Goal: Generate data in Julia, run a shell tool, then summarize in Julia.

using SimplePipelines
using DelimitedFiles

generate = @step generate = () -> begin
    data = rand(100, 10)
    writedlm("matrix.csv", data, ',')
    return "Generated $(size(data)) matrix"
end

process = @step process = sh"wc -l matrix.csv"

report = @step report = () -> begin
    lines = read("matrix.csv", String)
    nrows = count(==('\n'), lines)
    return "Matrix has $nrows rows"
end

pipeline = generate >> process >> report
run(pipeline)

1.4 Data passing and Pipe

Flow: Function steps receive the previous step's output. |> pipes output to the next step; .>> attaches the next step to each branch.

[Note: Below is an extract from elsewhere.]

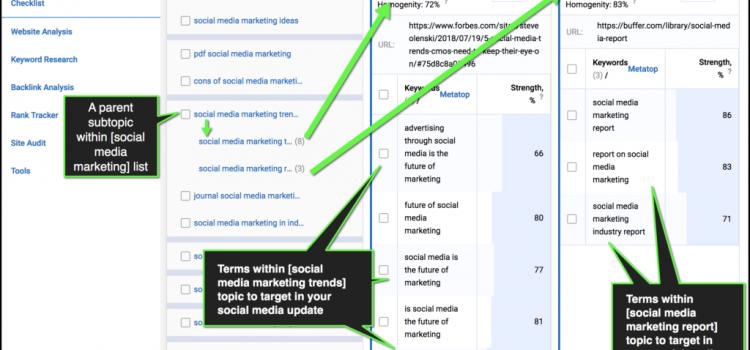 How SEO can (and should) inform social media marketing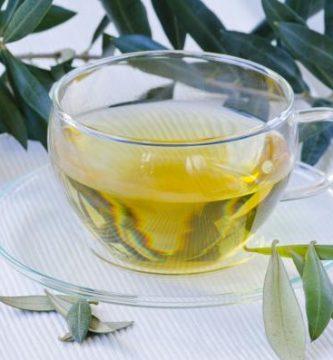 Propiedades y contraindicaciones de las hojas de olivo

  download(id)  ──►  process(path)     # >> passes path
  ForEach .>> step                      # each branch: branch >> step

Goal: Pass a downloaded path to a processor; use broadcast to process each branch output immediately.

using SimplePipelines

# Sequence: first step returns path, second receives it
download() = "data.csv"
process(path) = path * "_done"
pipeline = @step dl = download >> @step proc = process
run(pipeline)
# proc receives "data.csv"

# Pipe: left output becomes right input (single or vector for multi-branch)
fetch = @step fetch = `echo "hello"`
pipeline = fetch |> @step process = (s -> "got: " * strip(String(s)))
run(pipeline)

# Broadcast: attach process to each branch (no wait for all)
fe = ForEach([1, 2]) do x
    Step(Symbol("gen_", x), `echo $x`)
end
pipeline = fe .>> @step process = (s -> "got_" * strip(String(s)))
run(pipeline, force=true, keep_outputs=:all)
# 4 results: gen_1, process("1"), gen_2, process("2")

2. Control flow

2.1 Retry and Fallback

Flow (retry then continue): Run a step up to N times, then continue.

  [fetch^3]  ──►  process
   (retry)

Flow (fallback): If primary fails, run fallback.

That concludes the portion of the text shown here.